Dans la plupart des démocraties du monde, le suffrage indirect est regardé comme démocratique et personne ne dénonce les États-Unis en tant que dictature, même lorsque son président est élu avec une minorité de voix. Mais Anne Hidalgo élue avec une minorité de voix, c’est quoi ces c***s ? C’est un des travers du scrutin indirect, que souligne Jean-Marie Bigard à sa façon mais en amalgamant tout dans une joyeuse salade qu’il faut décomposer. Si la liste Hidalgo a obtenu 34,40% des voix des parisiens au premier tour, certaines listes classées à gauche se sont ensuite concertées et ont créé une liste commune pour le second tour, qui a recueilli 53,33 % des voix des Parisiens. La liste menée par Nathalie Kosciusko-Morizet, majoritaire en voix des Parisiens au premier tour (35,91% contre 34,40% pour Anne Hidalgo), mais minoritaire au second tour (44,06%), n’a pas su rallier suffisamment d’autres listes entre les deux tours. Il en est résulté une élection d’Anne Hidalgo comme maire de Paris, alors même que sa liste n’était pas majoritaire au premier tour. Ce jeu démocratique ne pêche certainement pas par une transparence excessive, et peut même expliquer un taux élevé d’abstention. Pour autant, il reste une des modalités de l’élection, et l’élection reste une des modalités de la démocratie. En plus le conseil municipal agit comme un parlement local : si les conseillers municipaux, au contact et à l’écoute des administrés de la commune, finissent par en avoir ras-le c**l de leur maire, ils cessent de voter les textes qu’il propose.

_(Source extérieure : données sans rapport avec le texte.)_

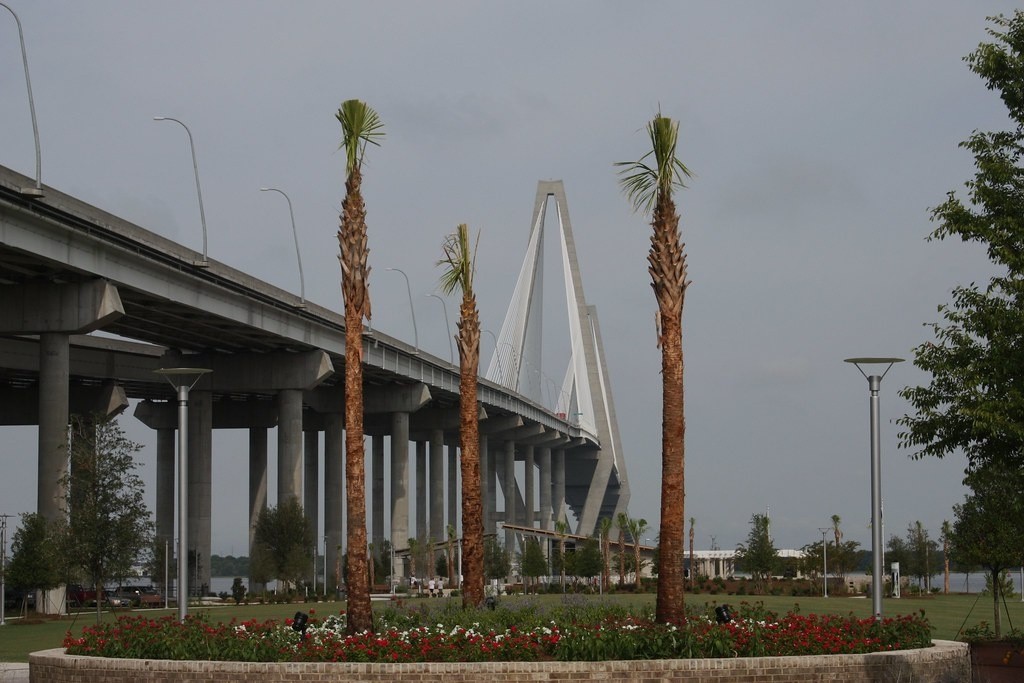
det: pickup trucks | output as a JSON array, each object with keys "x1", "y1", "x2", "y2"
[{"x1": 66, "y1": 584, "x2": 97, "y2": 606}]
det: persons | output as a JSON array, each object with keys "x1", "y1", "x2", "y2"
[
  {"x1": 428, "y1": 577, "x2": 436, "y2": 596},
  {"x1": 436, "y1": 577, "x2": 444, "y2": 593}
]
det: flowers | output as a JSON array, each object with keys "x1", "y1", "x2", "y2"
[{"x1": 960, "y1": 620, "x2": 1024, "y2": 664}]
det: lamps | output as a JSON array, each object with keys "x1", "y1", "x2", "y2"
[
  {"x1": 715, "y1": 607, "x2": 731, "y2": 623},
  {"x1": 293, "y1": 612, "x2": 308, "y2": 631},
  {"x1": 487, "y1": 597, "x2": 495, "y2": 610}
]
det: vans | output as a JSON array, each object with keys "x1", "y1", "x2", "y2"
[{"x1": 115, "y1": 586, "x2": 163, "y2": 607}]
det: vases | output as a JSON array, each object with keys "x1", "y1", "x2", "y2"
[{"x1": 970, "y1": 641, "x2": 1024, "y2": 683}]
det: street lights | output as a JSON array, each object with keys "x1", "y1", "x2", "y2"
[
  {"x1": 320, "y1": 535, "x2": 329, "y2": 595},
  {"x1": 482, "y1": 329, "x2": 504, "y2": 386},
  {"x1": 152, "y1": 368, "x2": 213, "y2": 622},
  {"x1": 386, "y1": 268, "x2": 419, "y2": 351},
  {"x1": 505, "y1": 342, "x2": 572, "y2": 420},
  {"x1": 425, "y1": 294, "x2": 453, "y2": 362},
  {"x1": 845, "y1": 357, "x2": 906, "y2": 620},
  {"x1": 819, "y1": 528, "x2": 831, "y2": 597},
  {"x1": 261, "y1": 187, "x2": 305, "y2": 303},
  {"x1": 0, "y1": 514, "x2": 15, "y2": 624},
  {"x1": 154, "y1": 116, "x2": 207, "y2": 262}
]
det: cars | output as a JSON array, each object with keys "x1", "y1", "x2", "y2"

D’ailleurs : aucun de nos quelques 35000 maires français n’est élu au suffrage universel direct. Les citoyens communaux élisent des conseillers municipaux qui se réunissent et élisent ensuite le maire. Si généralement ce maire est la tête de la liste qui a remporté la majorité des voix, ce n’est pas une obligation juridique. Jean-Marie Bigard a donc raison : il y a plus de chances qu’un maire élu par le conseil municipal ne soit pas celui qui a recueilli le plus de voix sur son nom, que de se faire mordre par une chauve-souris enragée. Idem pour les doyens de faculté, les présidents d’université, les présidents de département, ou les présidents de région.
Enfin, si en 1982 ils se sont cassés le c***l à nous sortir une loi pareille ce n’est peut-être pas seulement pour e***r l’électeur. Un scrutin nominal direct, c’est-à-dire portant sur une personne directement élue et non une liste, aurait probablement transformé l’élection municipale en combat de coqs, faisant oublier les enjeux. S’agissant de Paris-Lyon-Marseille, ce suffrage très indirect s’explique aussi par la volonté d’éviter que ces trois maires s’érigent en potentats locaux, et que le siège de maire d’une de ces villes serve systématiquement de tremplin pour l’élection présidentielle, au détriment des enjeux locaux. Cela n’a pas empêché Jacques Chirac d’accéder à l’Élysée.